So as Larsian is a hawker dining place, expect not to have spoons and forks on the table. You eat with your bare hands. You’re given a small plastic bag, and it’s not for your take out! You put your hand inside the bag, take the food in your hand and into your mouth. As unhygienic as it sounds not to wash your hands before or after eating, it’s your best (and maybe only) option at Larsian. Condiments are also nestled (hehe) right in front of you — pinakurat, toyo, suka, sili — everything that goes well with bbq. As for me, I preferred not to “waste” the marinade and ate my bbq as it is.
While enjoying my meal, I constantly thought to myself — “is Larsian supposed to be a tourist spot? Or is this as normal as it gets in Cebu?” In Manila, hawker dining spots that operated 24/7 are normally lugawan (porridge), pizza parlors, and of late, hole in the wall Persian restaurants. It would be nice to have a (cleaner) version of Larsian in Manila.
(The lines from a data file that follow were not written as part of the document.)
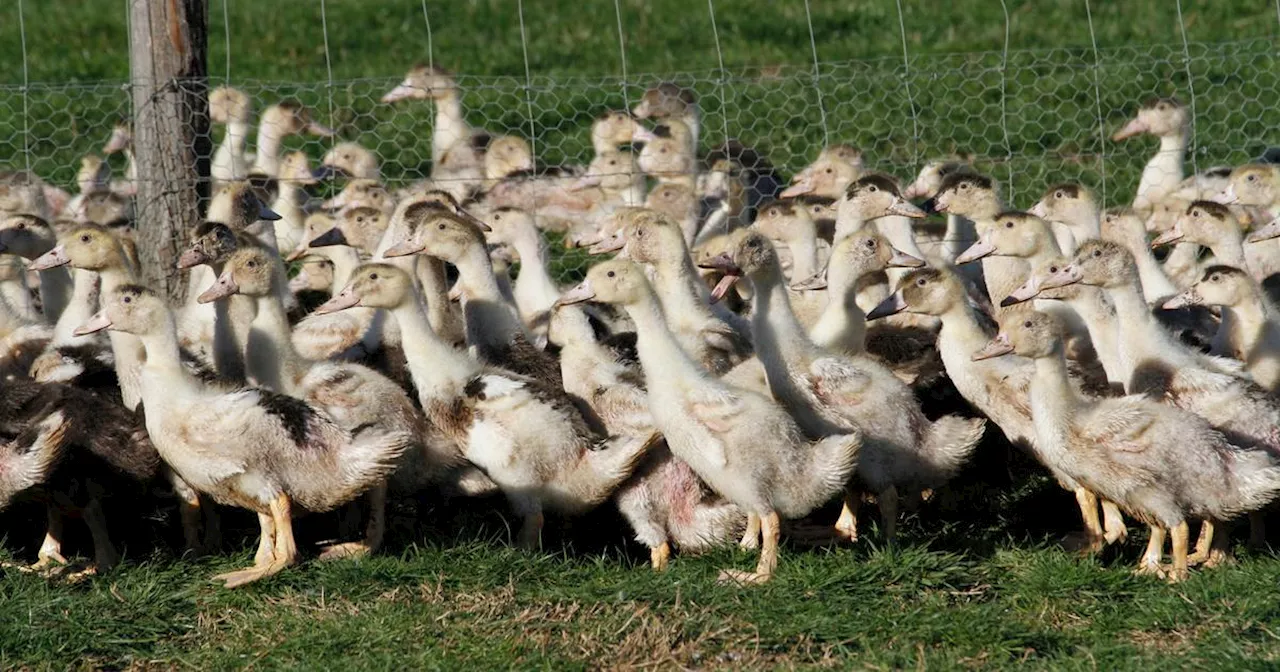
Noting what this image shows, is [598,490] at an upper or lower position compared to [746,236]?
lower

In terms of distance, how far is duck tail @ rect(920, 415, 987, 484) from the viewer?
7945 millimetres

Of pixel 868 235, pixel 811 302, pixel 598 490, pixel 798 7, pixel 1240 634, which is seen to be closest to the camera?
pixel 1240 634

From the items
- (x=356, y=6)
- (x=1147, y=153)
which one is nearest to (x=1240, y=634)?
(x=1147, y=153)

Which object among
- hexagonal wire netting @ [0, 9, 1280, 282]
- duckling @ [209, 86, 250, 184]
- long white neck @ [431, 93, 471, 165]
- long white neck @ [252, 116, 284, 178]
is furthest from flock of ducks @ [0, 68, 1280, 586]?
long white neck @ [431, 93, 471, 165]

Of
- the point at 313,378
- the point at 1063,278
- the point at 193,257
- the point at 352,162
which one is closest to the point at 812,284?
the point at 1063,278

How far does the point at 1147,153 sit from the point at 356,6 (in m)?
8.61

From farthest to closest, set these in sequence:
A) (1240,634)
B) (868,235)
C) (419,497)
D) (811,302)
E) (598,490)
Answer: (811,302) → (868,235) → (419,497) → (598,490) → (1240,634)

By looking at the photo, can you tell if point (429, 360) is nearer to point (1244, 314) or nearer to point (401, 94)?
point (1244, 314)

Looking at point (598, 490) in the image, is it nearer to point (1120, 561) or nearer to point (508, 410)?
point (508, 410)

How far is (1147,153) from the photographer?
546 inches

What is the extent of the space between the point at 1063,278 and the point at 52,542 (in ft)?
14.9

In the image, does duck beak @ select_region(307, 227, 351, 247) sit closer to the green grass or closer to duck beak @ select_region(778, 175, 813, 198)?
the green grass

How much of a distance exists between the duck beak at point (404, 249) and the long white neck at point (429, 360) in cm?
66

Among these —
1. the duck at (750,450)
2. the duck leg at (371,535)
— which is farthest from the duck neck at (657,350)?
the duck leg at (371,535)
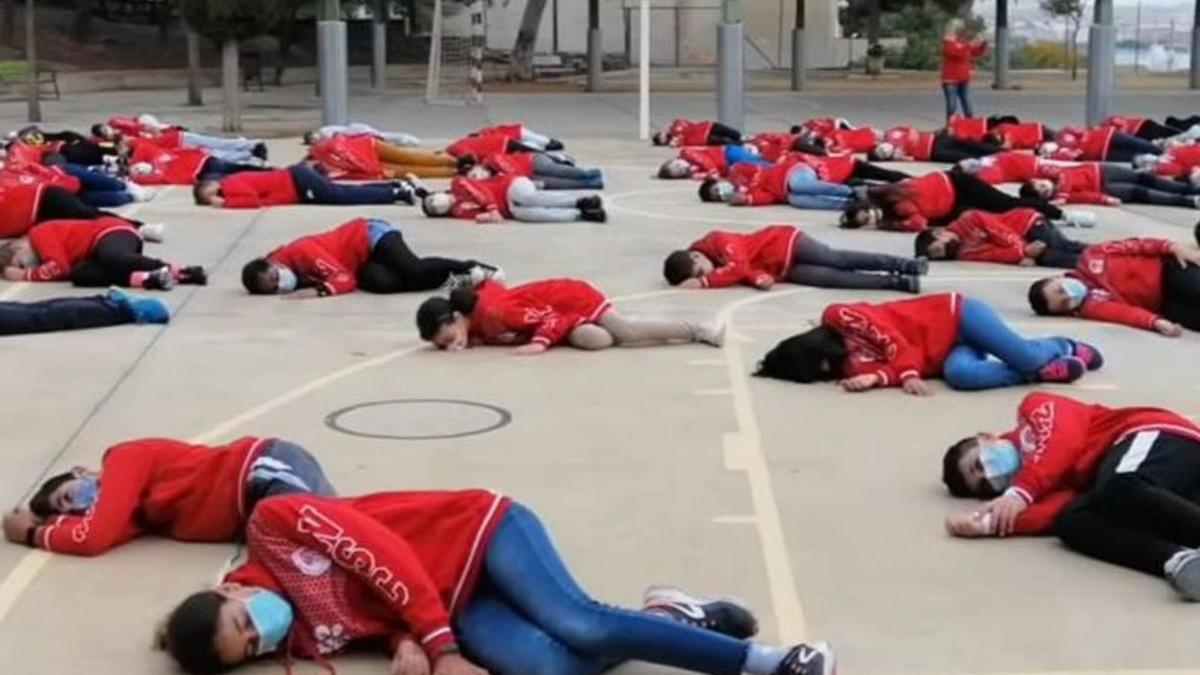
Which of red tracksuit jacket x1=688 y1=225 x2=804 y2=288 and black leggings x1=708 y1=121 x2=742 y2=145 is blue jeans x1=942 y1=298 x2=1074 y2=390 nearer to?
red tracksuit jacket x1=688 y1=225 x2=804 y2=288

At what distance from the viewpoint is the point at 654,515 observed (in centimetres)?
681

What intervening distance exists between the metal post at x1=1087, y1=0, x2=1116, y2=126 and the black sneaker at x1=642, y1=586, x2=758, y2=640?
24.6m

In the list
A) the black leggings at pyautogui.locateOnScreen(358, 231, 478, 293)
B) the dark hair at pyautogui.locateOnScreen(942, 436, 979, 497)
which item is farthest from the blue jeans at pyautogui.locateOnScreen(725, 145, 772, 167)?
the dark hair at pyautogui.locateOnScreen(942, 436, 979, 497)

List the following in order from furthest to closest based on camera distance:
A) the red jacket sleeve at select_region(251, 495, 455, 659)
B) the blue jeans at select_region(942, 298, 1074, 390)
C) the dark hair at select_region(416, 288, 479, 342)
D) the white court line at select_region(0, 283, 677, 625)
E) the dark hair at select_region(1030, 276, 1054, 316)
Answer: the dark hair at select_region(1030, 276, 1054, 316)
the dark hair at select_region(416, 288, 479, 342)
the blue jeans at select_region(942, 298, 1074, 390)
the white court line at select_region(0, 283, 677, 625)
the red jacket sleeve at select_region(251, 495, 455, 659)

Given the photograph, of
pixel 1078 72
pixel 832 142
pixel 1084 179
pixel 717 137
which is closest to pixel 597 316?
pixel 1084 179

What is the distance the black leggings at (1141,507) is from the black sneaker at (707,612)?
4.66 feet

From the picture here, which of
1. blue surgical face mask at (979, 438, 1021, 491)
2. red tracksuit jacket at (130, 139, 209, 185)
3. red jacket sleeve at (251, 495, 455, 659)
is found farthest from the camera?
red tracksuit jacket at (130, 139, 209, 185)

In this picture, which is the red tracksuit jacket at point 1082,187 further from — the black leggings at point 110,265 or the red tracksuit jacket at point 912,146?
the black leggings at point 110,265

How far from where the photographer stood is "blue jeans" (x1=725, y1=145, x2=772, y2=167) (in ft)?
61.6

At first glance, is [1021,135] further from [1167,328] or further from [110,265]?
[110,265]

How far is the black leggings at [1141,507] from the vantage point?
5.80 metres

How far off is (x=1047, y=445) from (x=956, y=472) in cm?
56

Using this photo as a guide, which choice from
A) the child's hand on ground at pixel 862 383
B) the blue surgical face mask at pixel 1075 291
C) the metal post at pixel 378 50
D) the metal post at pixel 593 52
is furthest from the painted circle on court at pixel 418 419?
the metal post at pixel 378 50

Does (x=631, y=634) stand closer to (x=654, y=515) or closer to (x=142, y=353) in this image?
(x=654, y=515)
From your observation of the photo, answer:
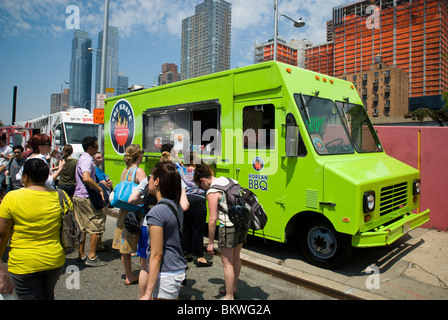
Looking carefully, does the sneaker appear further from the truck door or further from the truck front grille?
the truck front grille

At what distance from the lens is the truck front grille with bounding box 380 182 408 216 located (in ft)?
15.6

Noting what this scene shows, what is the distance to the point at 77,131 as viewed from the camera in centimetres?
1448

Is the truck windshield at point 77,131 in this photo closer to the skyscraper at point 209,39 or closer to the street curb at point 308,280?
the street curb at point 308,280

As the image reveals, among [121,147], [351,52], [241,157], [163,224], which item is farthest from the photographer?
[351,52]

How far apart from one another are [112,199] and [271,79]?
297 centimetres

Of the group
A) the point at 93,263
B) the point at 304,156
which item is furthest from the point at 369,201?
the point at 93,263

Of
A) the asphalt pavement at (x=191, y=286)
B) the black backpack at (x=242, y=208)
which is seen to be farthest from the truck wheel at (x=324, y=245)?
the black backpack at (x=242, y=208)

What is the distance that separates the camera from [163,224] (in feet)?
8.77

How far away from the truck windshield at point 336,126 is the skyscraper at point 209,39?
25860 mm

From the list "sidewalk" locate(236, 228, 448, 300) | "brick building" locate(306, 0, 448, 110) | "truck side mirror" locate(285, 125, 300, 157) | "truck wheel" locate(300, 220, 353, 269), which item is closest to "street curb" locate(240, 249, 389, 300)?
"sidewalk" locate(236, 228, 448, 300)
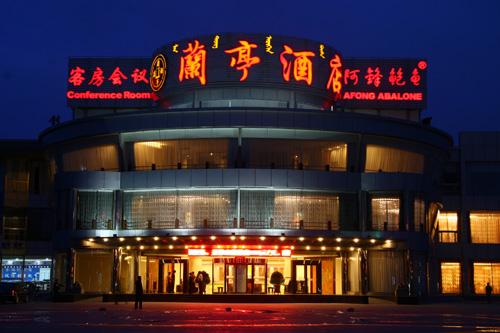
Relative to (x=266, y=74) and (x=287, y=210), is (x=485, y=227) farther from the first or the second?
(x=266, y=74)

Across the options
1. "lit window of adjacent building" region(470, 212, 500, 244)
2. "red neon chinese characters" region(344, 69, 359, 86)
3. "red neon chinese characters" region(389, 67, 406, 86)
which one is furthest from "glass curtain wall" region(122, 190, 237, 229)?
"lit window of adjacent building" region(470, 212, 500, 244)

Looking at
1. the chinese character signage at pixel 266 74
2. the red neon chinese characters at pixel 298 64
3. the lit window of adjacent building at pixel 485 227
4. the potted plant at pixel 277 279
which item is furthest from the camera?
the lit window of adjacent building at pixel 485 227

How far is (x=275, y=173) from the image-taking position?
5944 cm

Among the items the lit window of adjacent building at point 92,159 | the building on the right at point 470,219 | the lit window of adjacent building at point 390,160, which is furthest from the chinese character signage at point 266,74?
the lit window of adjacent building at point 92,159

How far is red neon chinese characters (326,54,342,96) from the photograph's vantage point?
68.2 m

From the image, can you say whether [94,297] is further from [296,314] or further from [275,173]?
[296,314]

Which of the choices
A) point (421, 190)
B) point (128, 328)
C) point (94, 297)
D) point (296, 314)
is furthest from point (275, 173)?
point (128, 328)

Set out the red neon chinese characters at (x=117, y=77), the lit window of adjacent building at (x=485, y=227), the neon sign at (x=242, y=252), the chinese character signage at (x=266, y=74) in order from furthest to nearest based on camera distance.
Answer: the red neon chinese characters at (x=117, y=77), the lit window of adjacent building at (x=485, y=227), the chinese character signage at (x=266, y=74), the neon sign at (x=242, y=252)

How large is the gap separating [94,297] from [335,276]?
1887 cm

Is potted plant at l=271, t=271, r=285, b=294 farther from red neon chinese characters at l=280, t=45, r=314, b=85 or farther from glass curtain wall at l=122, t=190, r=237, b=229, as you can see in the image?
red neon chinese characters at l=280, t=45, r=314, b=85

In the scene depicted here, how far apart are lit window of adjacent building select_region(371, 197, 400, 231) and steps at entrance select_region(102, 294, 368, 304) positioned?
734cm

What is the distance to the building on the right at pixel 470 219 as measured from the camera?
247 ft

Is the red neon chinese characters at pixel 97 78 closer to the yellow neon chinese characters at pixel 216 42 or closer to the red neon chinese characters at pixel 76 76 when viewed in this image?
the red neon chinese characters at pixel 76 76

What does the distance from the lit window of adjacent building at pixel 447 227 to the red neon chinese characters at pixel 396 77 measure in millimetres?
13274
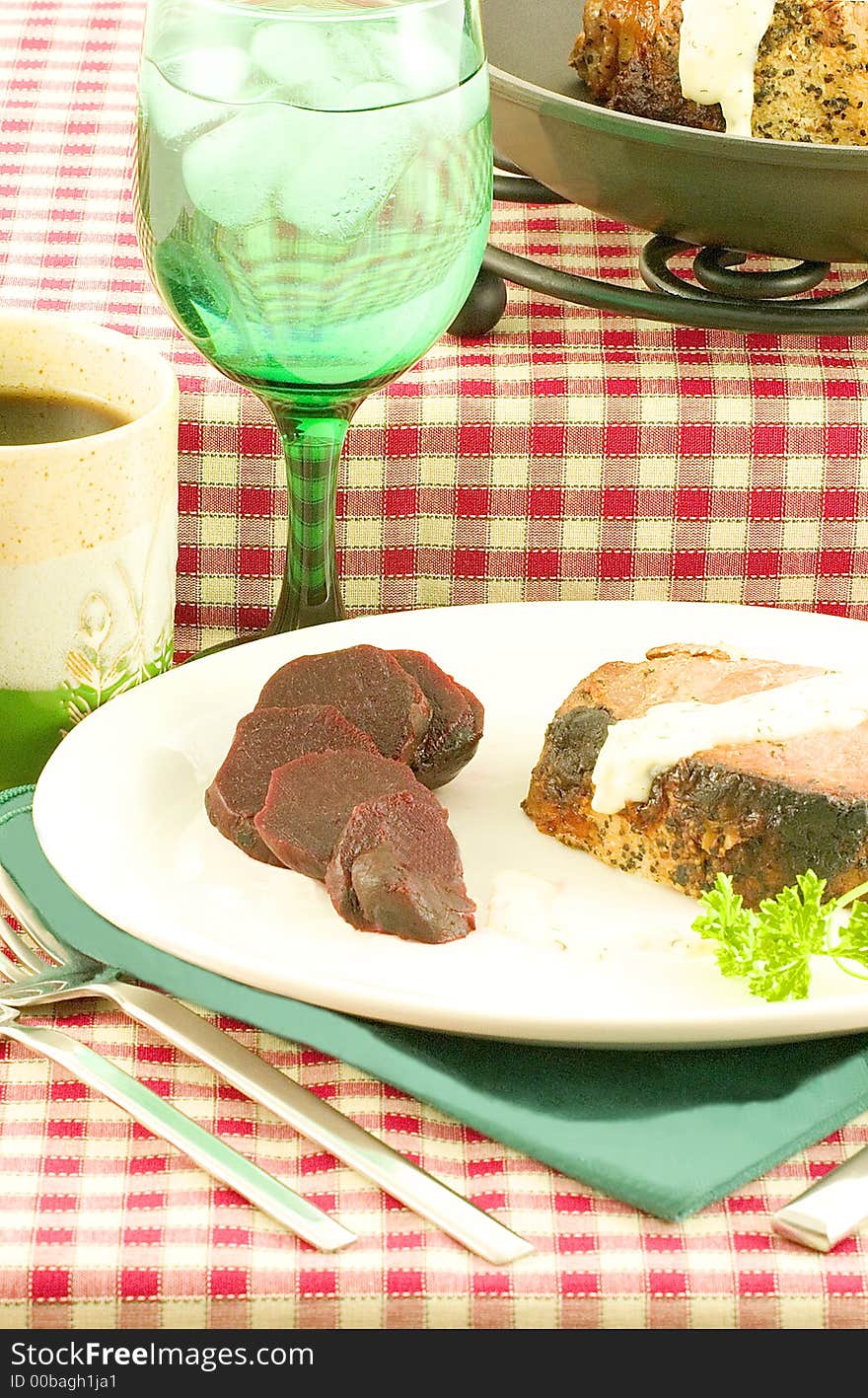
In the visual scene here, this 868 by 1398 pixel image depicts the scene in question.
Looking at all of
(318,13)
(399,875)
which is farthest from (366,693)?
(318,13)

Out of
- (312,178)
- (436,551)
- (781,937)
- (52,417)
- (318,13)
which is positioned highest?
(318,13)

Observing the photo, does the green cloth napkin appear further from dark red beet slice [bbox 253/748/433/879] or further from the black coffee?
the black coffee

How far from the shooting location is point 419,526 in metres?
1.44

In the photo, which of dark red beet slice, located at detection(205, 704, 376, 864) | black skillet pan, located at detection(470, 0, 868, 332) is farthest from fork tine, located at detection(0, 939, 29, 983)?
black skillet pan, located at detection(470, 0, 868, 332)

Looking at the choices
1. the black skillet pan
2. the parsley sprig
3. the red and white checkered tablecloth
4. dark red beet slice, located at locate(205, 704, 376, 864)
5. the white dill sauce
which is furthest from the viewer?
the white dill sauce

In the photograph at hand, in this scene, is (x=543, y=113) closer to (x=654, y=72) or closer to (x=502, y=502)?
(x=654, y=72)

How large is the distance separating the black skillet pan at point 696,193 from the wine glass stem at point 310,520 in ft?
0.88

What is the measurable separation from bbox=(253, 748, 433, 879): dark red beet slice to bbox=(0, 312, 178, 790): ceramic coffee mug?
0.22m

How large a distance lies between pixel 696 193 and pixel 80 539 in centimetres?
50

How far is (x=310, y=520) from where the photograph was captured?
4.37 ft

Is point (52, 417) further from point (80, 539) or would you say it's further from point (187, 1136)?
point (187, 1136)

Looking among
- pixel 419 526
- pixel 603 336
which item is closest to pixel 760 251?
pixel 603 336

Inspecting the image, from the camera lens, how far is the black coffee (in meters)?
1.27

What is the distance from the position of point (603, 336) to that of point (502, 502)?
176 millimetres
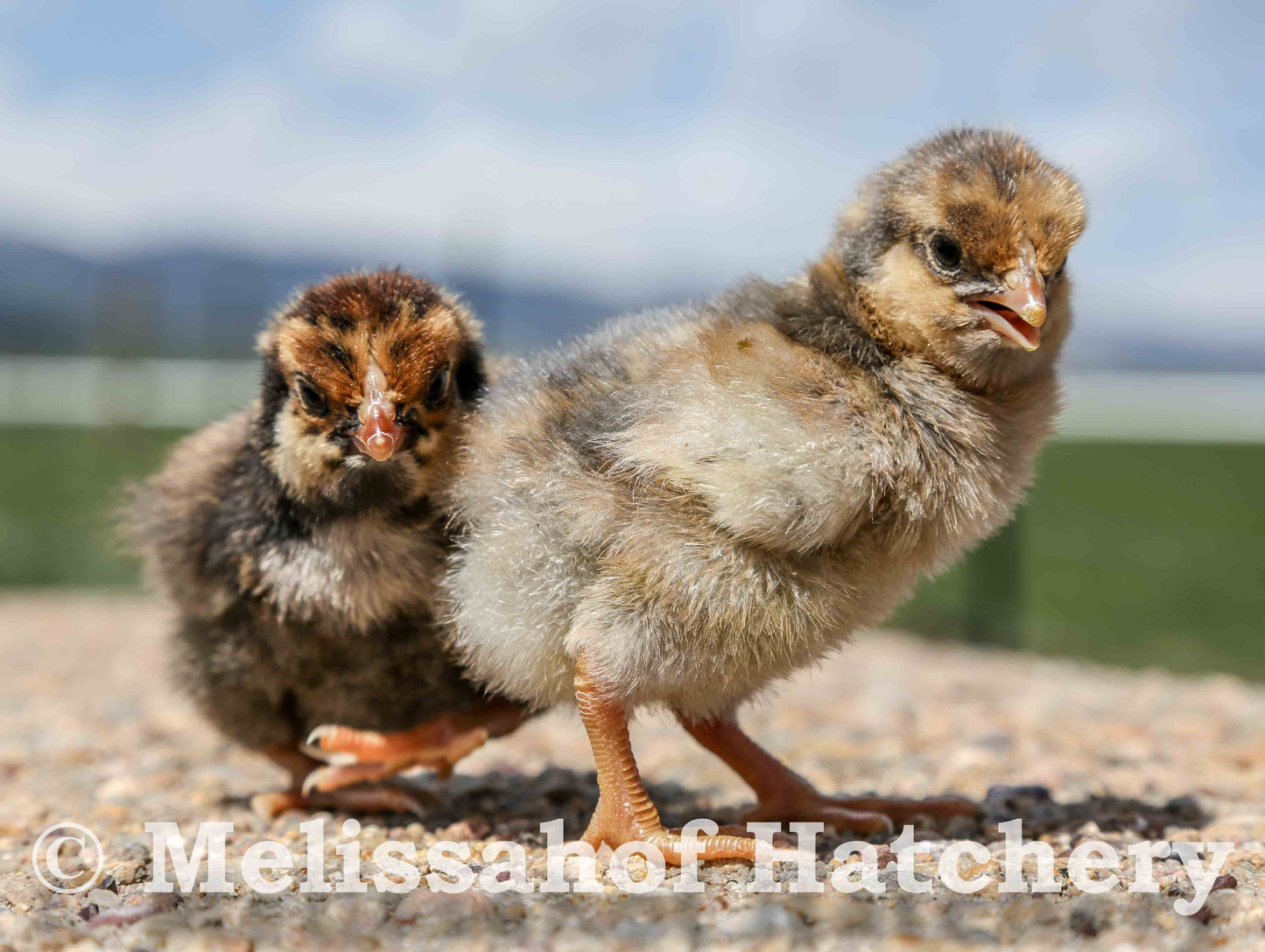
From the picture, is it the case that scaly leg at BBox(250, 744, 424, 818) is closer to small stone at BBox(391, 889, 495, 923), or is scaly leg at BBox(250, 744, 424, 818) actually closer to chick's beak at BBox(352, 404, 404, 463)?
small stone at BBox(391, 889, 495, 923)

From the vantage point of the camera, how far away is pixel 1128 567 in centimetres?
655

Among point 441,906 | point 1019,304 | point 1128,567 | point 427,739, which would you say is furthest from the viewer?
point 1128,567

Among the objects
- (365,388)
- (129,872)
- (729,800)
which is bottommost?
(729,800)

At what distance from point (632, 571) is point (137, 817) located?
160 cm

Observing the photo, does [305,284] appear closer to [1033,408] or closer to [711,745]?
[711,745]

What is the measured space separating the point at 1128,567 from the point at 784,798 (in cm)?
441

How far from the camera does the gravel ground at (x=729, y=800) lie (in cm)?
→ 196

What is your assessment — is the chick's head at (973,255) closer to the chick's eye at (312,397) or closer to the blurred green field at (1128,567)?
the chick's eye at (312,397)

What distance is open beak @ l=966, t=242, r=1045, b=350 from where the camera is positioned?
2182 millimetres

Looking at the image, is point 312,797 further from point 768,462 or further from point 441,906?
point 768,462

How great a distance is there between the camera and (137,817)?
9.85 ft

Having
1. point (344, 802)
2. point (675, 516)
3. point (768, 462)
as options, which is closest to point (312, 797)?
point (344, 802)

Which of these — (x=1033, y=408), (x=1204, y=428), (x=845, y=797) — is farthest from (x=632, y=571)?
(x=1204, y=428)

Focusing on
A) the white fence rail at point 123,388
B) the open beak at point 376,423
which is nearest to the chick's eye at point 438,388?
the open beak at point 376,423
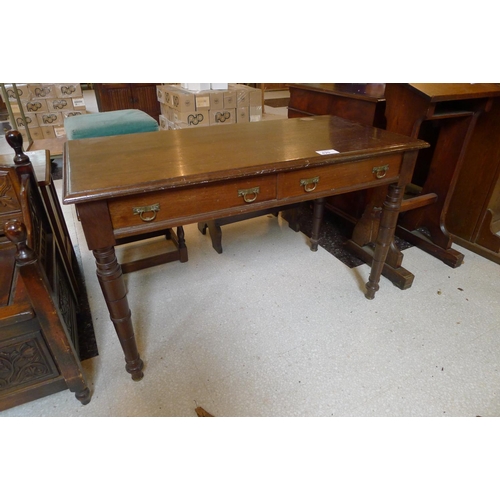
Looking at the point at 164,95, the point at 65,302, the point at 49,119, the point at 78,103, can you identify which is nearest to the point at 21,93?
the point at 49,119

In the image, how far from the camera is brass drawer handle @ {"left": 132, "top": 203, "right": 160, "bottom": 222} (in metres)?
1.02

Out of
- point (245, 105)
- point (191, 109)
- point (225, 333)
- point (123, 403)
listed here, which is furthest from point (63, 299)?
point (245, 105)

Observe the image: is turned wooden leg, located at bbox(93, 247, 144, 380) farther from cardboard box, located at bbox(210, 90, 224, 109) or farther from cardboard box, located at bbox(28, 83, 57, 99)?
cardboard box, located at bbox(28, 83, 57, 99)

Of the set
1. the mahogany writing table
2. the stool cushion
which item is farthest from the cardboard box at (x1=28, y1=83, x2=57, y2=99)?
the mahogany writing table

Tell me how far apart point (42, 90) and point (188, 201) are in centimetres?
370

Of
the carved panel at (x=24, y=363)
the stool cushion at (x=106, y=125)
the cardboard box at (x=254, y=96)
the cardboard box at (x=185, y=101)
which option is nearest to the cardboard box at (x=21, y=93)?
the stool cushion at (x=106, y=125)

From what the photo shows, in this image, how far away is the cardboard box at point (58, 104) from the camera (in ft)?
12.7

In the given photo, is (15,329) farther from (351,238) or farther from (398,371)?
(351,238)

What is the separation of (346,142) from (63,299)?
125 centimetres

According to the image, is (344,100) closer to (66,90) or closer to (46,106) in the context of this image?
(66,90)

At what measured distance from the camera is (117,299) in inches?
45.4

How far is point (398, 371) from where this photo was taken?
1.40 metres

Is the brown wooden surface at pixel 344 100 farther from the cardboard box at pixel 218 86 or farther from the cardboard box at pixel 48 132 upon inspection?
the cardboard box at pixel 48 132

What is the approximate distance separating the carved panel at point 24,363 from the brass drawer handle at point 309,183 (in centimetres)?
99
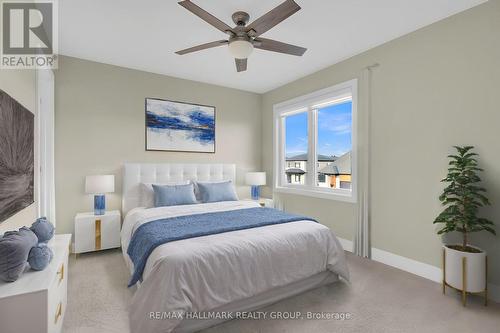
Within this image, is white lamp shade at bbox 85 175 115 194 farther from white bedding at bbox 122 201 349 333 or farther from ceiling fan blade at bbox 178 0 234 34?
ceiling fan blade at bbox 178 0 234 34

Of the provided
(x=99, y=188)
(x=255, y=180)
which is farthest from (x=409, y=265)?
(x=99, y=188)

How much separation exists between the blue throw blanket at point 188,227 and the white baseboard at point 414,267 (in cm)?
121

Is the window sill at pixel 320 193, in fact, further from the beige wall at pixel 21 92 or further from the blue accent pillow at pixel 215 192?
the beige wall at pixel 21 92

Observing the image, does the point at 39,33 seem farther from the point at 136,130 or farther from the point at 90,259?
the point at 90,259

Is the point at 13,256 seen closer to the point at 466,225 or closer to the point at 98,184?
the point at 98,184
I wouldn’t say that the bbq was all that special — in fact, I’ve had better bbq from roadside grills across tutoring centers in Manila. But for 4 sticks of grilled pork belly, 1 puso’, 2 Cokes, and for a grand total of Php85 (that’s less than $2!) for a complete meal, I’d say “not bad”.
I’d also say that while I went to Larsian to try something different, no reason is bigger than that I don’t remember how to get to Kan-anan ni Kuya J, which is supposed to be somewhere near the capitol. But would I go back to Larsian? Probably. On the condition that they start serving normal white rice like I know it.